_Stated goal a_
Select and copy every line of the rows below that contains the string "malaria", matching its case exactly.

_Text excerpt_
--------
If the zip archive contains a single file, you can use the bash command funzip, in conjuction with fread from the data.table package:
library(data.table)
dt <- fread("curl http://www.newcl.org/data/zipfiles/a1.zip | funzip")
In cases where the archive contains multiple files, you can use tar instead to extract a specific file to stdout:
dt <- fread("curl http://www.newcl.org/data/zipfiles/a1.zip | tar -xf- --to-stdout *a1.dat")
Here is an example that works for files which cannot be read in with the read.table function. This example reads a .xls file.
url <-"https://www1.toronto.ca/City_Of_Toronto/Information_Technology/Open_Data/Data_Sets/Assets/Files/fire_stns.zip"
temp <- tempfile()
temp2 <- tempfile()
download.file(url, temp)
unzip(zipfile = temp, exdir = temp2)
data <- read_xls(file.path(temp2, "fire station x_y.xls"))
unlink(c(temp, temp2))
To do this using data.table, I found that the following works. Unfortunately, the link does not work anymore, so I used a link for another data set.
library(data.table)
temp <- tempfile()
download.file("https://www.bls.gov/tus/special.requests/atusact_0315.zip", temp)
timeUse <- fread(unzip(temp, files = "atusact_0315.dat"))
rm(temp)
I know this is possible in a single line since you can pass bash scripts to fread, but I am not sure how to download a .zip file, extract, and pass a single file from that to fread.
Using library(archive) one can also read in a particular csv file within the archive, without having to UNZIP it first; read_csv(archive_read("http://www.newcl.org/data/zipfiles/a1.zip", file = 1), col_types = cols())
which I find more convenient & is faster.
--------
_Stated goal b_
According to the text on reading zipped files in R, which bash command is used with fread when the zip archive contains a single file?
--------
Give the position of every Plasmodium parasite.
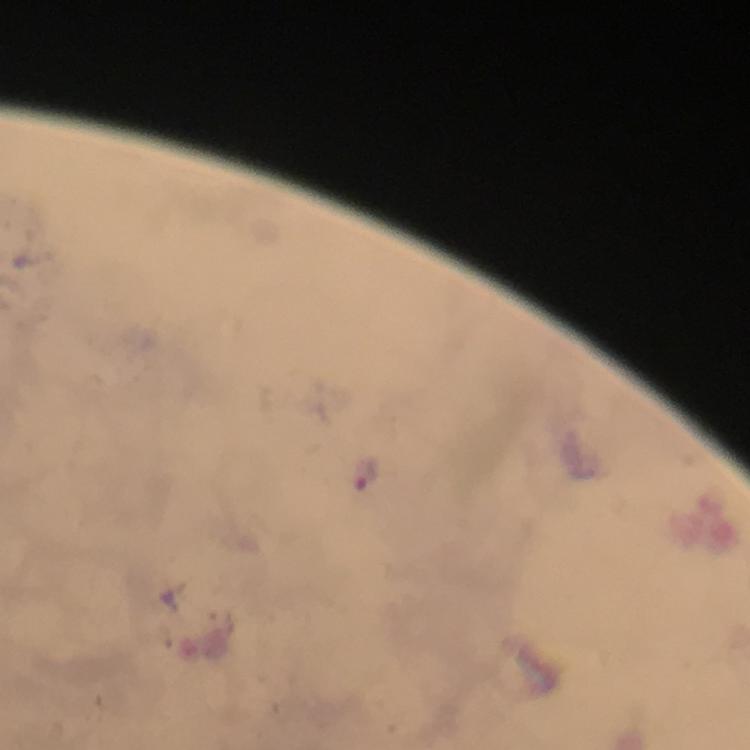

Approximate centers as {x, y} in pixels.
Plasmodium parasites: {367, 478}.

Summary:
  - Stain: Giemsa
  - Capture: smartphone photograph through a microscope
  - Magnification: 100x
  - Preparation: thick smear
  - Context: from a malaria diagnostic workup
  - Immersion oil: applied
  - Cropped from: one field of view
  - Image size: 750×750 pixels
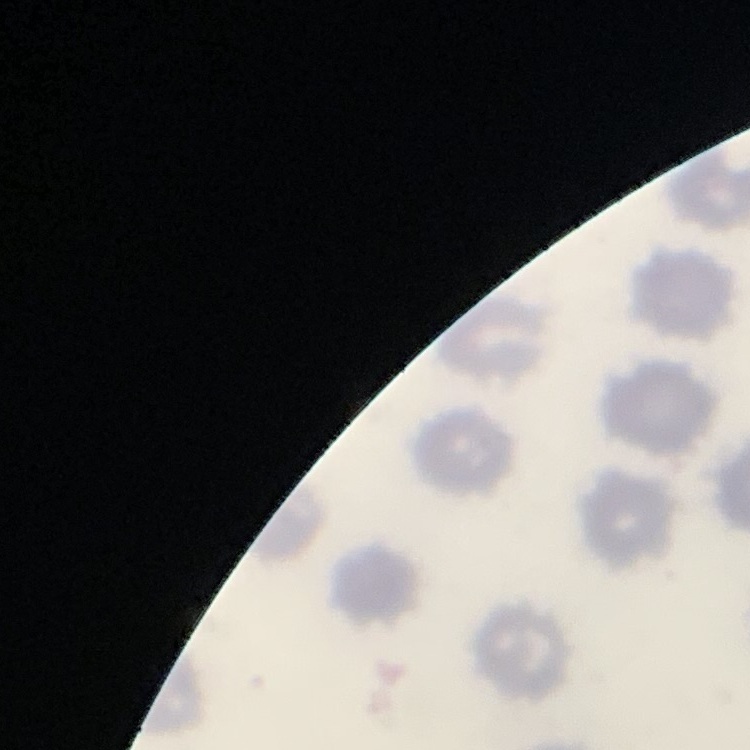
red blood cell morphology = no rouleaux formation
image type = one tile cut from a larger photomicrograph
preparation = thin blood smear
stain = Field's or Giemsa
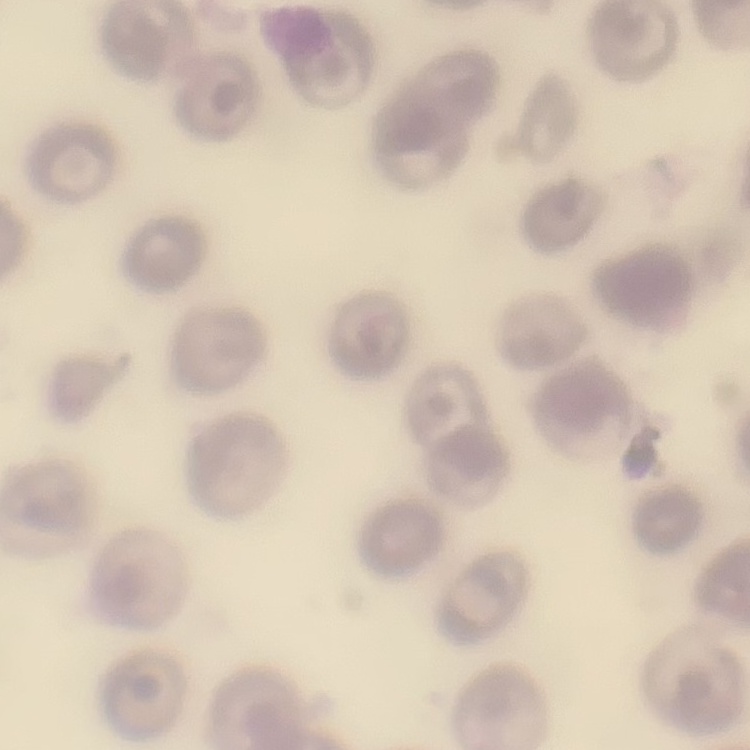

Summary:
  - Erythrocyte morphology: no rouleaux formation
  - Stain: Field's or Giemsa
  - Image type: square crop of a larger photomicrograph
  - Preparation: thin blood film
Assess this cell for malaria.
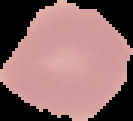
Uninfected.

Summary:
  - Preparation: thin blood smear
  - Image size: 133×121 pixels
  - Image type: segmented cell region with the area outside set to black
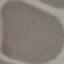
Result: negative for malaria parasites. Giemsa stain. Thin smear of blood. Cell patch, automatically extracted from a larger field of view and resized to 64 × 64 pixels. Acquired by smartphone through the microscope eyepiece.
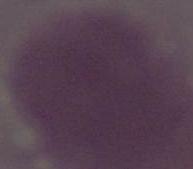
--------
_Correct response a_
  - Context: from a malaria diagnostic workup
Assess this cell for malaria.
Result: negative for malaria parasites. Giemsa stain. Thin smear of blood. Cell patch, automatically extracted from a larger field of view and resized to 64 × 64 pixels. Acquired by smartphone through the microscope eyepiece.

_Correct response b_
funzip